From the excerpt on BW and HANA below, repeat word for word the part between "- Changes in" and "optimized infocubes and DSOs.", inclusive.

▸ Excerpt:
---
Why is BW such a good choice – in my opinion – to make HANA the heart of an EDW? Rather than answering this in a generic, philosophical and potentially non-tangible way I will give three instances that clearly underline that statement:
- BW has the most capable code generator (for queries) to leverage HANA’s calculation engine in the most efficient way. Even experts will struggle to emulate this by handcrafted code. The trick is to issue a graph of related calculation instructions whose dependencies are in the calculation semantics (of an OLAP query) and exposed to the calculation engine which, in turn, can leverage that knowledge to optimize the processing. “Hello World” style or simple, SQL-style queries won’t see a notable difference but queries with calculations beyond a single row (YTD, hierchies, currentmember, normalizations to group totals, group-specific aggregations, …) will and these are neither esoteric nor rare but mainstream.
- Changes in BW are creating the right context that allow HANA to process load operations in a way that translate into overall accelerations of factor 3 (on average) for process chains.Instances are translating single row to mass data operations or the HANA optimized versions of infocubes and DSOs. In fact, I’ve seen customer measurements that indicate that many process chains only yield equal performance (compared to classic DBMSs) but improve significantly by using the HANA optimized infocubes and DSOs.
---
▸ Data:
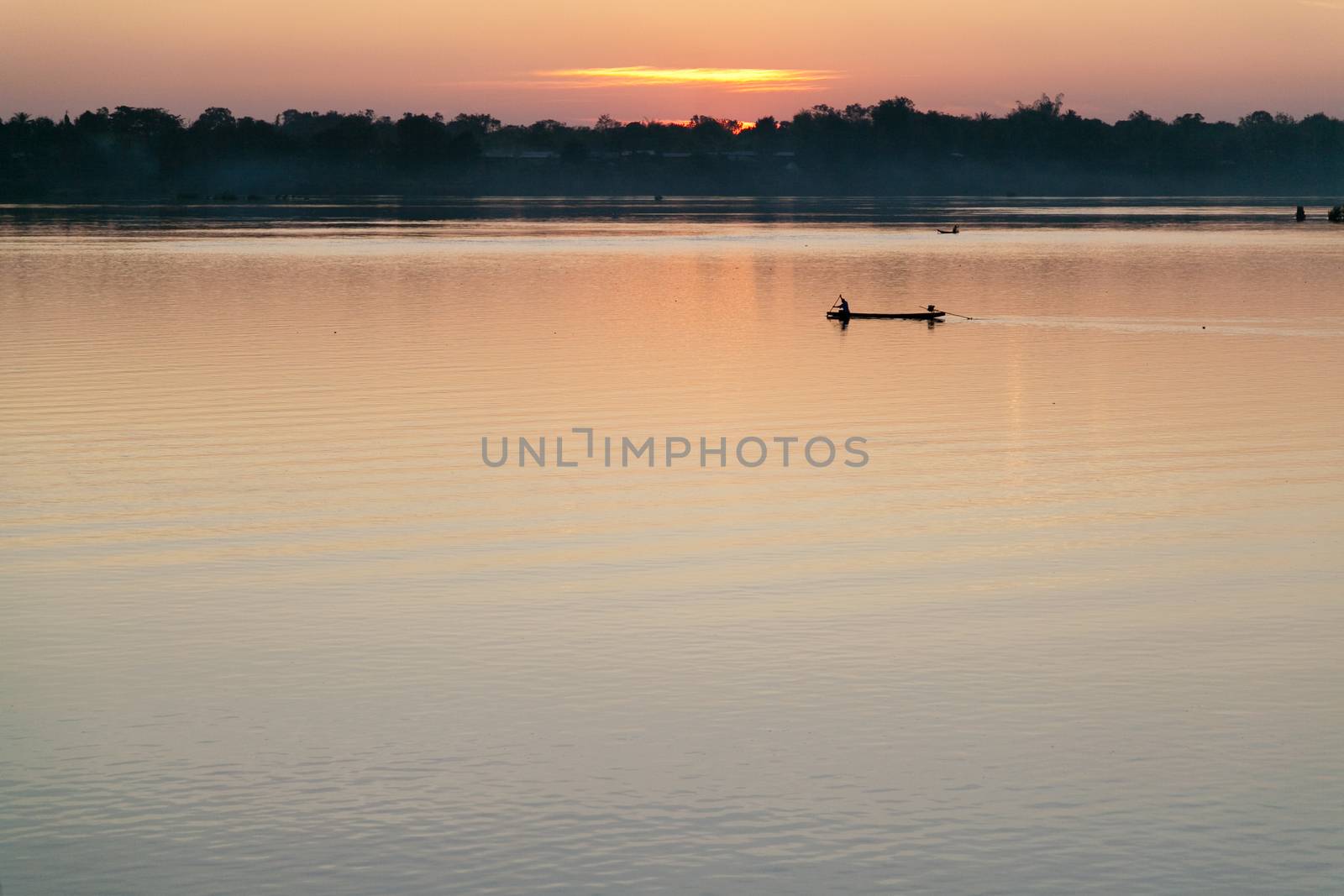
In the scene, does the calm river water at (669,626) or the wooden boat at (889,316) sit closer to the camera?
the calm river water at (669,626)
---
▸ Written answer:
- Changes in BW are creating the right context that allow HANA to process load operations in a way that translate into overall accelerations of factor 3 (on average) for process chains.Instances are translating single row to mass data operations or the HANA optimized versions of infocubes and DSOs. In fact, I’ve seen customer measurements that indicate that many process chains only yield equal performance (compared to classic DBMSs) but improve significantly by using the HANA optimized infocubes and DSOs.